Single Premium Immediate Annuity: Why Is It the Good Annuity?


Many annuities carry needlessly high expenses and surrender charges. Additionally their contracts are so complex that most people can’t figure out whether the annuity is a good investment or garbage to be avoided.

While most annuities should be avoided there is one specific type of annuity can be an extremely useful tool for retirement planning.

What’s this annuity? It’s the single premium immediate annuity, or SPIA. A great option if you’re looking to take some of our retirement nest egg and turn it into garmented income for a little piece of mind.

What’s a Single Premium Immediate Annuity?

The single premium immediate lifetime annuity is a contract with an insurance company.

With this contract

  1. You pay the insurer a sum of money up front
  2. The insurer promises to pay you a certain amount of money periodically – for example per month – for the rest of your life.

Now with some annuities, the payout is a fixed amount each period. This is known as a single premium immediate fixed annuity.

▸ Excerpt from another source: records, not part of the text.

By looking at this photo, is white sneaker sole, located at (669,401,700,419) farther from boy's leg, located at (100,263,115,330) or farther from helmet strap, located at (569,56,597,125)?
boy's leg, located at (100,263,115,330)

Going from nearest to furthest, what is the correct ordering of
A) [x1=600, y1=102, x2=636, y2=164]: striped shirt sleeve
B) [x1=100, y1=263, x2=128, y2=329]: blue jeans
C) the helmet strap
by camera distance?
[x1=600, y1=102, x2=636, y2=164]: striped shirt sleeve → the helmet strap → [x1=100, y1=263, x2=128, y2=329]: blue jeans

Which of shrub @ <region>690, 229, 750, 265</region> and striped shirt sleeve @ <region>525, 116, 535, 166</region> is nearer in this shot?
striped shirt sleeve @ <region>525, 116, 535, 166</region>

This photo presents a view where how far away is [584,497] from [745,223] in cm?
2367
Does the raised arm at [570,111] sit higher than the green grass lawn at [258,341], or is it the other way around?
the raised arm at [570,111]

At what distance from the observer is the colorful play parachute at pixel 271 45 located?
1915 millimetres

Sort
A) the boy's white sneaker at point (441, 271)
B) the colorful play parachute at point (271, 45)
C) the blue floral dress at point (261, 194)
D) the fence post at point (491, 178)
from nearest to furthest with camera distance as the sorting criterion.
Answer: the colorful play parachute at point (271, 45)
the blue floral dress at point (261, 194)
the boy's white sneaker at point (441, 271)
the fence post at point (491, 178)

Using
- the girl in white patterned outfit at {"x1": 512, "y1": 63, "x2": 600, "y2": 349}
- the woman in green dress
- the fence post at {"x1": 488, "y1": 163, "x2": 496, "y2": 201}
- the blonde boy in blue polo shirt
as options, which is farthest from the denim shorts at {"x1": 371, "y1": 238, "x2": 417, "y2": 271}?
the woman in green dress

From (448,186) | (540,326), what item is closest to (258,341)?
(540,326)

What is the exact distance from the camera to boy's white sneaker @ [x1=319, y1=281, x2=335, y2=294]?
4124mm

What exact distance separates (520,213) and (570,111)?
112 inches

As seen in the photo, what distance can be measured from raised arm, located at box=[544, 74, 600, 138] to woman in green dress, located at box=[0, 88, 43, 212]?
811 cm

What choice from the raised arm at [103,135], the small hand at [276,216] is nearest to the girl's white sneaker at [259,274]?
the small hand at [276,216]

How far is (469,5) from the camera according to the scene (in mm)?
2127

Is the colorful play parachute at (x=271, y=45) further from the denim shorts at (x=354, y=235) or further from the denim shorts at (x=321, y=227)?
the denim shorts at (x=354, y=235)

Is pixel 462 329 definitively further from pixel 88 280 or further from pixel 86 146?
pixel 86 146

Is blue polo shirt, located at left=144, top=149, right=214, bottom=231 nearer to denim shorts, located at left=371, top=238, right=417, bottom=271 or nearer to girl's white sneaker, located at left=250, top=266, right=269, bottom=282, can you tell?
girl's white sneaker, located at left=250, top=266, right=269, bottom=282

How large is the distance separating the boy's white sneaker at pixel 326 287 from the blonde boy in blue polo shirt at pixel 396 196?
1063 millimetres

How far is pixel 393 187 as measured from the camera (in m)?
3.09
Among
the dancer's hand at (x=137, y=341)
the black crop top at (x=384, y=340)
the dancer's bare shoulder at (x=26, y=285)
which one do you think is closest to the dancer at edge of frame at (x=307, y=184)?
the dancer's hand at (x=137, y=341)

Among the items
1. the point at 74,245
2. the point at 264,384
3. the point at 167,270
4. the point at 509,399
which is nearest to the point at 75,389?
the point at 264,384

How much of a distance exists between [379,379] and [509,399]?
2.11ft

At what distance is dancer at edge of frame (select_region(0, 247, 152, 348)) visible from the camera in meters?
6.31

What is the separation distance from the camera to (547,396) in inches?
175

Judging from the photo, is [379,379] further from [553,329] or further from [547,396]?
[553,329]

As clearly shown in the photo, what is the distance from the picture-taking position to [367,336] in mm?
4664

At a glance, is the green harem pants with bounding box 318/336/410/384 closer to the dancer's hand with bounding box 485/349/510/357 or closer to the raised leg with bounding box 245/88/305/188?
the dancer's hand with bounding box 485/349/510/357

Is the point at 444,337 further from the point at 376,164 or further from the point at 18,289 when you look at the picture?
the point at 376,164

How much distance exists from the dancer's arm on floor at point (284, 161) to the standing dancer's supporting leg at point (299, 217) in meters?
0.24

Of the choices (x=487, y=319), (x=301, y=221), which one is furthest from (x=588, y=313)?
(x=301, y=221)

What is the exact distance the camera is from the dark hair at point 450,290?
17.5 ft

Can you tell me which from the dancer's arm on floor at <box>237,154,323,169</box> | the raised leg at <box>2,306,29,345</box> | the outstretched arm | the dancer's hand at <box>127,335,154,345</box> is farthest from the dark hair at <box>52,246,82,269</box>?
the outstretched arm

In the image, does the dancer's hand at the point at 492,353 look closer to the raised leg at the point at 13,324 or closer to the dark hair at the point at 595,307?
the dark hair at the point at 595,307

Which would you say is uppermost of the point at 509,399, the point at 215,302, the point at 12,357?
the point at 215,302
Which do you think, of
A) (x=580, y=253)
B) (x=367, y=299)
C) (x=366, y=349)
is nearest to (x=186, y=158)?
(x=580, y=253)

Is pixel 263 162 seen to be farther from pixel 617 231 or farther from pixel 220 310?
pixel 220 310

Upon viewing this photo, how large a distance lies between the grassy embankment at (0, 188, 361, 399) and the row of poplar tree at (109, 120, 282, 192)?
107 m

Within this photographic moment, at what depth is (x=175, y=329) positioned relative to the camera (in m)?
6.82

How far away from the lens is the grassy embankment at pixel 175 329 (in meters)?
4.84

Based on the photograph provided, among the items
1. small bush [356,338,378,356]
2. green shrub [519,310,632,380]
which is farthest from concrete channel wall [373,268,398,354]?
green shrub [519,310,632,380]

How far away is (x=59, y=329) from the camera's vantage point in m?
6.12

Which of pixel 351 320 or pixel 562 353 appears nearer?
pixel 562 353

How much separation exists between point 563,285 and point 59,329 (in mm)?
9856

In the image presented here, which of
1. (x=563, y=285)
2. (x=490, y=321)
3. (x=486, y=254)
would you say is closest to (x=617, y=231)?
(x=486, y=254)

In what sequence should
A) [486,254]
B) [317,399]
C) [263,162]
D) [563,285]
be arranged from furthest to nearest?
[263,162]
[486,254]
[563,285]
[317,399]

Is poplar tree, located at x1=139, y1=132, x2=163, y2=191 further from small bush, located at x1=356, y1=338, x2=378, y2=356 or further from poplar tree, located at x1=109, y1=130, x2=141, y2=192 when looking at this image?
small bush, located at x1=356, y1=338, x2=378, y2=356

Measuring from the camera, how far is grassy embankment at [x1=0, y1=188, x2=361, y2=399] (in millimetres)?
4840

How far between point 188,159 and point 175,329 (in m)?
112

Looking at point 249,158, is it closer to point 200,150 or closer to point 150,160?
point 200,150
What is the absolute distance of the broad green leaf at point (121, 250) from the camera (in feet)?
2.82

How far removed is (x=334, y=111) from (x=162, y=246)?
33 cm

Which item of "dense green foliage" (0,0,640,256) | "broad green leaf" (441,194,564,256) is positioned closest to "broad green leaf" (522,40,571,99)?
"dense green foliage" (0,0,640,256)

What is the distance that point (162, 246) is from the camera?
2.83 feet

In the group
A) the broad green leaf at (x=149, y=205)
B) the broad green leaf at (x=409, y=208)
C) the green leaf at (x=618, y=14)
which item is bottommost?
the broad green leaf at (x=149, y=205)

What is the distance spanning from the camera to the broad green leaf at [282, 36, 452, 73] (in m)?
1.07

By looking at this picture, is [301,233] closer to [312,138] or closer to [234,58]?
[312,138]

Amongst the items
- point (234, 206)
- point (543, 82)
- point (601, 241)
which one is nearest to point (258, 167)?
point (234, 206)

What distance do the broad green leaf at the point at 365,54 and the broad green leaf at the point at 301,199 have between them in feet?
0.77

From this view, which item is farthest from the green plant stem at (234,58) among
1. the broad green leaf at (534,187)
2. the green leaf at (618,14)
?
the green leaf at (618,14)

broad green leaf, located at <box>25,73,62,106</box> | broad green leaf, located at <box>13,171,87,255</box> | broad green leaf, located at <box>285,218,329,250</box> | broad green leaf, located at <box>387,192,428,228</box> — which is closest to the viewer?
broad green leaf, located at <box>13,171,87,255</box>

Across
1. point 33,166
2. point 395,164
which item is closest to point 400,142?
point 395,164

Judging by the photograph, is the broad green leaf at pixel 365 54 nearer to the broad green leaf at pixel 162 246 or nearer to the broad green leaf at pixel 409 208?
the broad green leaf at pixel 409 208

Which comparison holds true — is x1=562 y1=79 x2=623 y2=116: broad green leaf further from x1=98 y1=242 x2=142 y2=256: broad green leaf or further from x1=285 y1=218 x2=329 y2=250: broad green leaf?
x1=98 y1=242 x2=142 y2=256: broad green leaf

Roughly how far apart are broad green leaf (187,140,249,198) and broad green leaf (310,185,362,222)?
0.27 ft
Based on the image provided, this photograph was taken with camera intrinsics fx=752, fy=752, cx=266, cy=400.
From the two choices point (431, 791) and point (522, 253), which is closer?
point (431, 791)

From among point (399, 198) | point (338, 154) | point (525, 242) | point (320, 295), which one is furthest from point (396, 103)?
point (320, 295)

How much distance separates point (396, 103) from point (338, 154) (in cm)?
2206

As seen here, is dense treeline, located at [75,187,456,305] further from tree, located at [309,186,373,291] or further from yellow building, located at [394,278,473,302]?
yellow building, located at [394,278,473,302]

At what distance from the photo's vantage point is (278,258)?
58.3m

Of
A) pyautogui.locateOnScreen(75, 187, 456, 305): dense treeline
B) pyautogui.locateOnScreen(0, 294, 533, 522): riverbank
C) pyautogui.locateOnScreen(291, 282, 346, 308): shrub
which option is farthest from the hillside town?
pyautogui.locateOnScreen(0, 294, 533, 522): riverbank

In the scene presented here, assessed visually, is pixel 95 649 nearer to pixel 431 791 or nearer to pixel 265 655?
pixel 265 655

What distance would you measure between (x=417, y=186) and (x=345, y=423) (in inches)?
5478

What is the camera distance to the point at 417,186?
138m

On the other annuities, their payout is linked to the performance of a mutual fund. This is known as a single premium immediate variable annuity.

It is a good idea to steer clear of variable annuities. They tend to be complex and expensive.

Each also offer different bells and whistles making it confusing and difficult to make accurate comparisons between annuity providers to see which one offers the best deal.

Contrast that with a fixed single premium immediate annuity which help in the following two ways:

  1. They make retirement planning easier
  2. They allow for a higher withdrawal rate

The SPIA In Retirement Planning

Fixed SPIAs are predictable and therefore useful to plan a retirement

If you know that you need $X of income each year in retirement, you can go to an online annuity quote provider, put in $X as the payout, check “yes” for inflation adjustments, and you’ll get an answer that tells you exactly the amount you need to purchase that will give you income adjusted for inflation for the rest of your life.

It doesn’t get much easier than that!

You now have a specific figure for the minimum amount of savings necessary to retire safely. Unlike a traditional stock and bond portfolio, there is no guessing.

 Single Premium Immediate Annuity Withdrawal Rates

Fixed SPIAs are also helpful because they allow you to retire on less money than you would need with a typical stock/bond portfolio.

How is that possible?

In short, it’s possible because the annuitant cedes the right to keep the money upon death. If you buy a SPIA and die the next day, the money is gone. Your heirs don’t get to keep it — the insurance company does.

The insurance company uses the bull of that money to fund the payouts on SPIAs purchased by people who are still alive.

This essentially means that SPIA purchasers who die before their life expectancy end up funding the retirement of SPIA purchasers who live past their life expectancy.

Annuity Income: Is It Safe?

Financial advisors and financial literature usually refer to annuity income as “guaranteed”, because the income from an annuity is backed by an insurance company. But that doesn’t mean it’s a 100% sure-thing.

Insurance companies can dissolve just like any other company.

While it isn’t common, it’s certainly not impossible, especially given that:

  1. The longer the annuity period in question, the greater the chance of any given company going out of business
  2. An annuity is designed to protect you against the risk that you live longer than your money. This is probably a suitably long time.

If you’re careful, the possibility of your annuity provider going out of business doesn’t have to keep you up at night.

Minimizing Your Risk with a Single Premium Immediate Annuity

Annuities can be a very useful tool for minimizing the risk that you’ll run out of money in retirement.

In order to make sure you’ll receive the promised payout, make sure you do the following

  1. Check the financial strength of the insurance company before purchasing an annuity.
  2. Know the limit for guarantee association coverage in your state as well as the rules accompanying such coverage.
  3. Consider diversifying between insurance companies. (Stay belong insurance maximums by having more than one annuity)
  4. Before moving from one state to another, be sure to check the guarantee association coverage in your new state

A final point about annuitizing – even if your only goal is to maximize your spending power, you may not want to annuitize everything.

Annuities cannot easily be sold. It’s always possible that you’ll be faced with a sudden, large expense.

Therefore it is best to keep a portion of your portfolio in liquid assets: stocks, bonds, cash etc.